A new concept from the field of geo-engineering, which is the manipulation of the earth’s climate in order to offset the effects of global warming, has unveiled a new method aimed at making ships more fuel-efficient, and thereby reduce the impact of climate change.
According to the BBC, by getting ships to generate smaller bubbles when they are sailing across the globe’s oceans could help in alleviating the effects of global warming.
By producing bubbles of a smaller size, scientists from the University of Leeds, UK, have said this would create a ‘brighter’ wake behind a vessel and thus reflect more sunlight back into space. Scientists believe this could combat issues surrounding solar radiation.
The average lifetime of an ordinary bubble is said to be a few minutes, but micro-bubbles could last up to 24 hours.
The team found that making smaller bubbles could be achieved by fitting aerosol technology to the backs of ships.
A professor from the University of Leeds, Piers Forster, said of the technology behind the idea: “A lot of these technologies are completely hypothetical.
“The one advantage about this technology – of trying to generate these tiny 'micro-bubbles' – is that the technology does already exist.”

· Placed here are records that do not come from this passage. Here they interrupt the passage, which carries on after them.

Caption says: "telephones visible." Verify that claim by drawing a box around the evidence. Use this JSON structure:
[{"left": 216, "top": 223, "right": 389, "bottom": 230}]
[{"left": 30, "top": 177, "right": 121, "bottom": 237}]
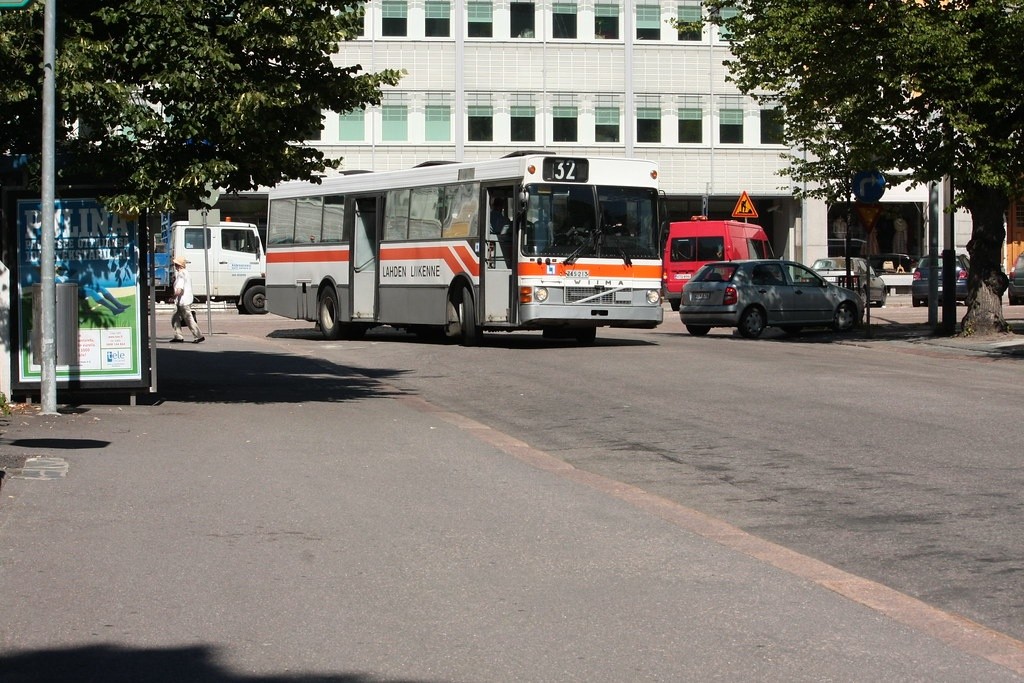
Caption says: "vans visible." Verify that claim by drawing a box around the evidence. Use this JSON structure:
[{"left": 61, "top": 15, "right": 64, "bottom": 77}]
[{"left": 663, "top": 215, "right": 774, "bottom": 311}]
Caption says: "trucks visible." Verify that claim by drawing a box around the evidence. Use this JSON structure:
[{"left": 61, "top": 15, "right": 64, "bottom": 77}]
[{"left": 147, "top": 206, "right": 266, "bottom": 316}]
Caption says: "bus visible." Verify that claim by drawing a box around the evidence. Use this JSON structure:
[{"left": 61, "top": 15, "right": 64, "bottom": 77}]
[{"left": 265, "top": 149, "right": 665, "bottom": 347}]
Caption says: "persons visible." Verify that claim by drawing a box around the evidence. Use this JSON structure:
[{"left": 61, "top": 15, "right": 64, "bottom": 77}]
[
  {"left": 169, "top": 256, "right": 206, "bottom": 343},
  {"left": 859, "top": 227, "right": 880, "bottom": 255},
  {"left": 833, "top": 218, "right": 847, "bottom": 239},
  {"left": 893, "top": 217, "right": 908, "bottom": 253}
]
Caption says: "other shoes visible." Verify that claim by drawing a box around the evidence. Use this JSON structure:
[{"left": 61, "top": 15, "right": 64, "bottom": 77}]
[
  {"left": 169, "top": 337, "right": 184, "bottom": 343},
  {"left": 192, "top": 337, "right": 205, "bottom": 343}
]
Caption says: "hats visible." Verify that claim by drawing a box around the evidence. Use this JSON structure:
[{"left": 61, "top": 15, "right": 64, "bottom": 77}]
[{"left": 173, "top": 256, "right": 186, "bottom": 267}]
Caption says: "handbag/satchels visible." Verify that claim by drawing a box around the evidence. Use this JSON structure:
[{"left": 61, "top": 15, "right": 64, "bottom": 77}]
[{"left": 172, "top": 311, "right": 197, "bottom": 328}]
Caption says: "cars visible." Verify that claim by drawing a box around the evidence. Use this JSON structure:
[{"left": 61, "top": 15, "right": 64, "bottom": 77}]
[
  {"left": 1008, "top": 251, "right": 1024, "bottom": 305},
  {"left": 814, "top": 258, "right": 888, "bottom": 305},
  {"left": 906, "top": 253, "right": 972, "bottom": 310},
  {"left": 680, "top": 259, "right": 866, "bottom": 335}
]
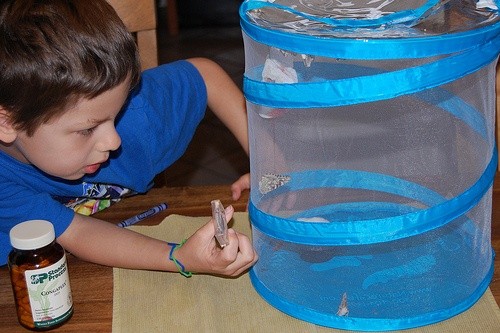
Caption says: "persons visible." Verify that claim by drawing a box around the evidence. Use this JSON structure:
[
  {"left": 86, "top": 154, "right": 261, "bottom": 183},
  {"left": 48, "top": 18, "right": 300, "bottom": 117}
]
[{"left": 0, "top": 0, "right": 296, "bottom": 278}]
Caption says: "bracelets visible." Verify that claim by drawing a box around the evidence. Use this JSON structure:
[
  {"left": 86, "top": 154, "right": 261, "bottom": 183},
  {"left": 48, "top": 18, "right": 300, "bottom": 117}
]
[{"left": 167, "top": 239, "right": 192, "bottom": 277}]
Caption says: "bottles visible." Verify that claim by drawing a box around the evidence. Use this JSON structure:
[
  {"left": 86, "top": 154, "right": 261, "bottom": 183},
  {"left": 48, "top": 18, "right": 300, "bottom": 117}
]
[{"left": 9, "top": 219, "right": 73, "bottom": 330}]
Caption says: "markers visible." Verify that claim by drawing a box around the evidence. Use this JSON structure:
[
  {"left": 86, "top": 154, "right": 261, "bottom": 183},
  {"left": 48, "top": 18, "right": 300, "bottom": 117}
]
[{"left": 119, "top": 203, "right": 168, "bottom": 228}]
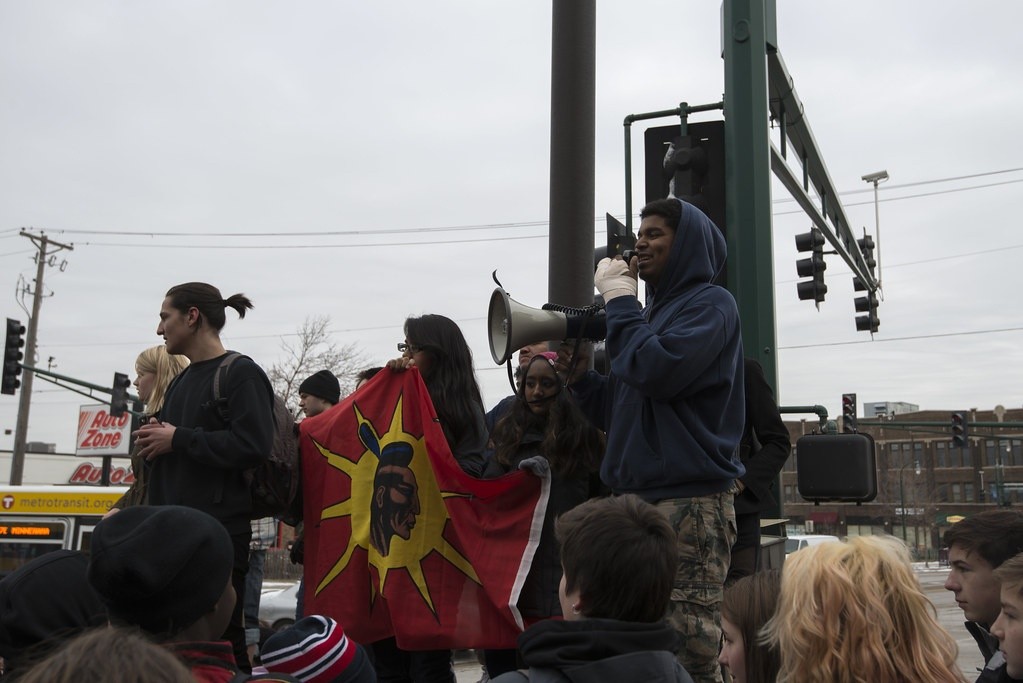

Using a computer model, the team at the University of Leeds were able to determine what would happen if the world’s fleet were able to produce smaller bubbles.
Professor Forster said: “If we were to successfully put these generators on to these ships, and the ships just went about their normal business, we did find there was potential to reduce the surface temperature by about 0.5C.
“I think with all these technologies, we would be looking at decades to implement them. They aren't a very rapid solution that perhaps people think they ought to be.
“Also, it's important to say that these will only ever be a temporary fix – you also need to cut your carbon emissions to prevent long-term climate change.”
Julia Crook, also from Leeds, explained: “The technology required for other forms of solar radiation management is a long way off being ready, whereas micro-bubble generators already exist.
“The Japanese are already experimenting with micro-bubbles under ships' hulls to make them more streamlined and more fuel-efficient.”